Data for review:
+ + + + + + +

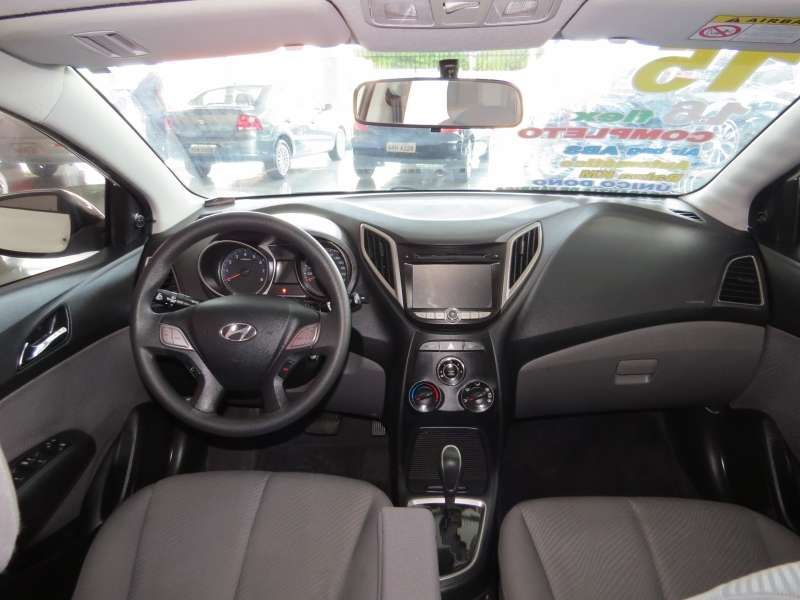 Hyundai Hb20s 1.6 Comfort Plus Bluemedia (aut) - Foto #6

+ + + + + + +

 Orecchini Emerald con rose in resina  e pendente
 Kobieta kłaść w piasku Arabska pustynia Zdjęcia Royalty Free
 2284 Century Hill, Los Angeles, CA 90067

+ + + + + + +

What to do: Beginning with the line holding "Orecchini Emerald con" and ending with the line holding "2284 Century Hill, Los Angeles, CA 90067", write out the stretch of material above exactly; add no further lines.

Solution:
 Orecchini Emerald con rose in resina  e pendente
 Kobieta kłaść w piasku Arabska pustynia Zdjęcia Royalty Free
 2284 Century Hill, Los Angeles, CA 90067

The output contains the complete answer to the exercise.